NP-specific antibodies were detected with NP12-BSA-coated
plates as described.18 To induce antibody responses to
T-cell-independent antigen (TI Ag), 8-week-old mice were immunized intraperitoneally with 50 µg of 2, 4, 6-trinitrophenyl (TNP)
conjugated-LPS (Sigma) in PBS and were bled before and 7 and 14 days
after immunization. The anti-TNP-specific antibodies were detected
using 2,4-dinitrophenylated bovine serum albumin
(DNP-BSA)-coated ELISA plates and quantified by isotype-specific
ELISA.18
Activated T and B lymphocytes release sCD100 Cross-linking of CD100 on the surface of human PBMCs using antihuman CD100 mAb has been shown to induce the release of a 120-kd isoform of CD100.29 We thus tested whether sCD100 is also generated after lymphocyte activation. Mouse T-cell hybridoma 2B4 cells were biotinylated. The fate of the biotinylated CD100 on the cell surface was chased over a time course after ConA stimulation. Immunoprecipitates with an anti-CD100 mAb, BMA-12 from supernatants, or cell lysates after various periods of stimulation were analyzed on SDS-PAGE under reducing or nonreducing conditions (Figure 1). From the culture supernatants of ConA-stimulated 2B4 cells, a single band of 120 kd was detected with BMA-12 under reducing conditions. This was 30 kd smaller than the molecular weight of full-length membrane-bound CD100. The intensity of this band increased with longer culture times with ConA, while unstimulated cells released only trace amounts of sCD100, even after 20 hours culture. Under nonreducing conditions, sCD100 was detected as 2 bands of 240 kd and 120 kd in the culture supernatant of ConA-stimulated cells. The larger is probably a homodimer of sCD100 since CD100 has been shown to form a homodimer via an intermolecular disulfide bond in the extracellular domain.13-15,28,29 In cell lysates of ConA-stimulated 2B4 cells, 2 species of CD100 with molecular weights of about 150 kd and 120 kd were observed in reducing conditions. The intensity of the 150-kd band corresponding to the full-length membrane-bound CD100 decreased gradually, whereas the 120-kd band emerged after stimulation with ConA, suggesting that the 120-kd protein in lysates of stimulated cells may be an intermediate form: sCD100 may be cleaved but remains membrane-associated and not released in the extracellular milieu.

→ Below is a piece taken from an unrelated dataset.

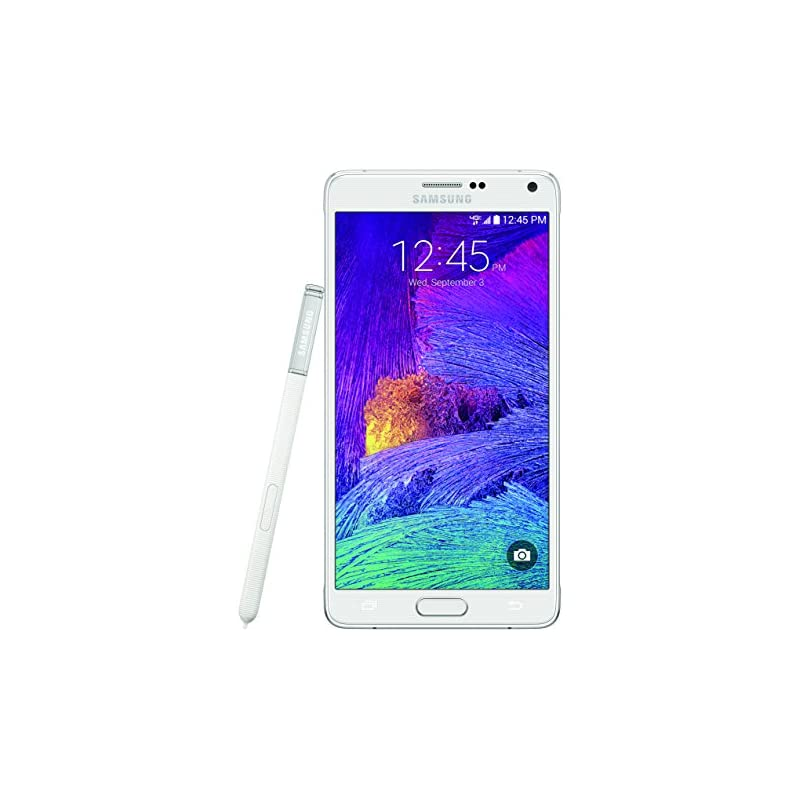 Samsung Galaxy Note 4, Frosted White 32G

The expression of CD100 has been previously shown to be upregulated in activated primary T and B cells.15 We next examined whether sCD100 is also expressed in primary T and B cells after activation. As shown in Figure 2, the single band of 120 kd appeared in the culture supernatants of either ConA-stimulated T cells or CD40-stimulated B cells in reducing conditions, whereas the release of sCD100 was hardly detected for unstimulated T or B cells even after 20 hours culture. These results indicate that sCD100 is also generated from activated primary T and B cells.
Both CD100-expressing transfectants and recombinant soluble CD100 have
been shown to have a synergistic effect on CD40-stimulated B
cells.12,15 To determine whether sCD100 released from
activated lymphocytes retains such a biologic activity, we purified
sCD100 from culture supernatants of ConA-stimulated 2B4 cells, using an
anti-CD100 mAb-conjugated affinity column. Analysis of SDS-PAGE revealed the single band of 120 kd (Figure
3A), indicating that sCD100 was purified near
homogeneity. Then we examined in vitro the effect of sCD100 on B-cell
responses mediated by CD40. As shown in Figure 3B, sCD100 as well as
CD100-Fc synergistically augmented B-cell proliferation induced by
optimal doses of anti-CD40 mAb and IL-4. This activity was not due to
contamination by 2B4-derived cytokines, by particularly IL-2 in the
sCD100 preparation, because sCD100 did not induce any proliferation in
an IL-2-dependent CTLL2 cell line (data not shown). These results thus
demonstrate that purified natural sCD100 released from activated
lymphocytes also has a costimulatory activity on lymphocytes.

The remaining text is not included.